Target system / organ toxicity

Critical effects observed:
not specified

Applicant's summary and conclusion

Conclusions:
There is a slight dose-related antinociceptive effect for cyanocobalamin at high dose levels in the writhing reaction and that the addition of cyanocobalamin to the thiamine and pyridoxine combination resulted in a potentiating effect of cyanocobalamin antinociceptive effect. No toxic effects were observed at any dose level tested.
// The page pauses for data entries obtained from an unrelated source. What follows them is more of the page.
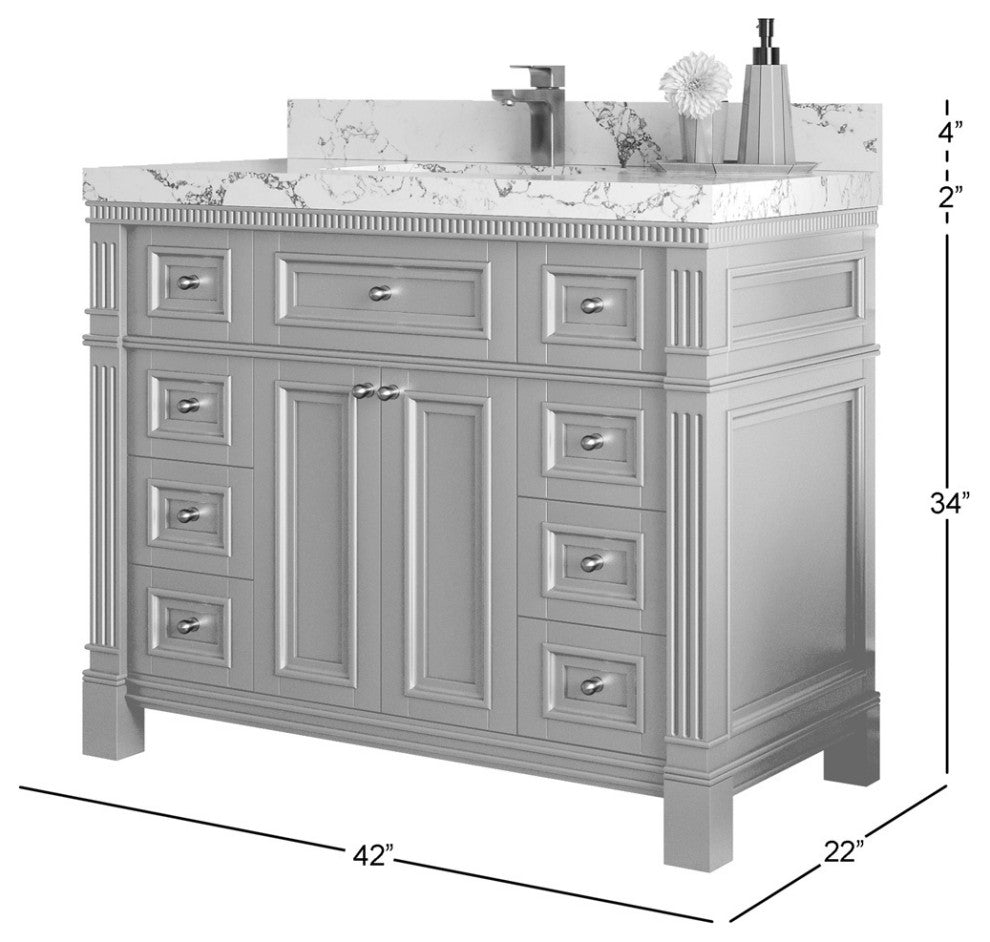 4”
2”
34”
42”
22”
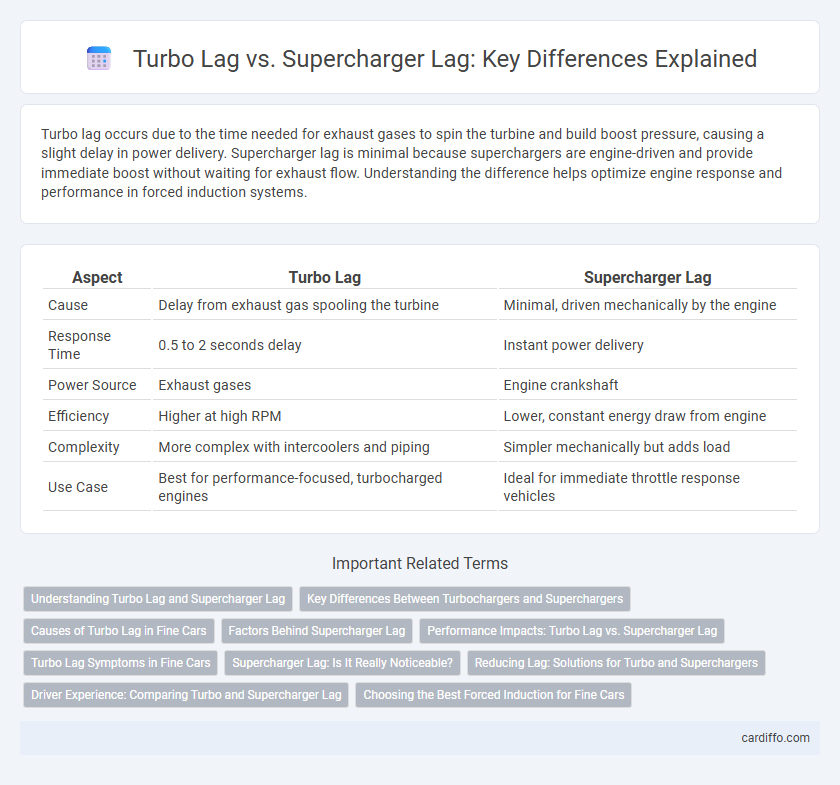 Turbo Lag vs. Supercharger Lag: Key Differences Explained

Turbo lag occurs due to the time needed for exhaust gases to spin the turbine and build boost pressure, causing a slight delay in power delivery. Supercharger lag is minimal because superchargers are engine-driven and provide immediate boost without waiting for exhaust flow. Understanding the difference helps optimize engine response and performance in forced induction systems.

| Aspect | Turbo Lag | Supercharger Lag |
|---|---|---|
| Cause | Delay from exhaust gas spooling the turbine | Minimal, driven mechanically by the engine |
| Response Time | 0.5 to 2 seconds delay | Instant power delivery |
| Power Source | Exhaust gases | Engine crankshaft |
| Efficiency | Higher at high RPM | Lower, constant energy draw from engine |
| Complexity | More complex with intercoolers and piping | Simpler mechanically but adds load |
| Use Case | Best for performance-focused, turbocharged engines | Ideal for immediate throttle response vehicles |

Important Related Terms

Understanding Turbo Lag and Supercharger Lag
Key Differences Between Turbochargers and Superchargers
Causes of Turbo Lag in Fine Cars
Factors Behind Supercharger Lag
Performance Impacts: Turbo Lag vs. Supercharger Lag
Turbo Lag Symptoms in Fine Cars
Supercharger Lag: Is It Really Noticeable?
Reducing Lag: Solutions for Turbo and Superchargers
Driver Experience: Comparing Turbo and Supercharger Lag
Choosing the Best Forced Induction for Fine Cars

cardiffo.com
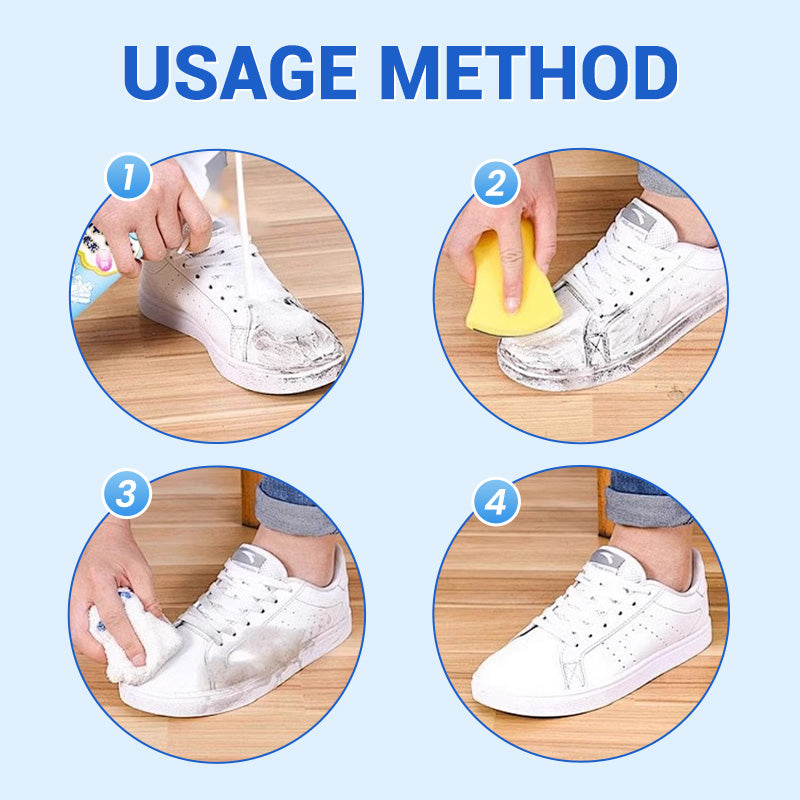 USAGE METHOD

1

2

3

4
The LOAEL was determined to be 5620 mg/kg bw/day.
Executive summary:

A writhing test was performed in order to determine the antinociceptive effects of the test item when administered orally to mice, alone or in combination, for 7 consecutive days. Female mice were exposed to doses of 215, 1000 and 5620 mg/kg bw/day of the cyanocobalamin alone or in combination at a ratio of 1:1:0.0025 for thiamine, pyridoxine, and cyanocobalamin. Control mice received the vehicle. 2h after the last administration a writhing reaction was induced by intraperitoneal injection of 10 ml 1% aqueous acetic acid/kg bw. The number of writhing reactions was monitored for 20 min after the injection in order to assess the antinociceptive effects of the test item. Following repeated oral administration, cyanocobalamin alone exerted a slight antinociceptive effect at 5620 mg/kg bw/day. At this dose level the number of writhing reactions was reduced by 18% compared to the control. Cyanocobalamin at a ratio of 1:1:0.0025 (thiamine, pyridoxine, and cyanocobalamin) increased the antinociceptive effect even further reducing the number of writhing reactions by 38 and 50% at 1000 and 5620 mg/kg bw/day. From the results of the present study it can be concluded that there is a slight dose-related antinociceptive effect for cyanocobalamin at high dose levels in the writhing reaction and that the addition of cyanocobalamin to the thiamine and pyridoxine combination resulted in a potentiating effect of cyanocobalamin antinociceptive effect. No toxic effects were observed at any dose level tested. The LOAEL was determined to be ≥ 5620 mg/kg bw/day.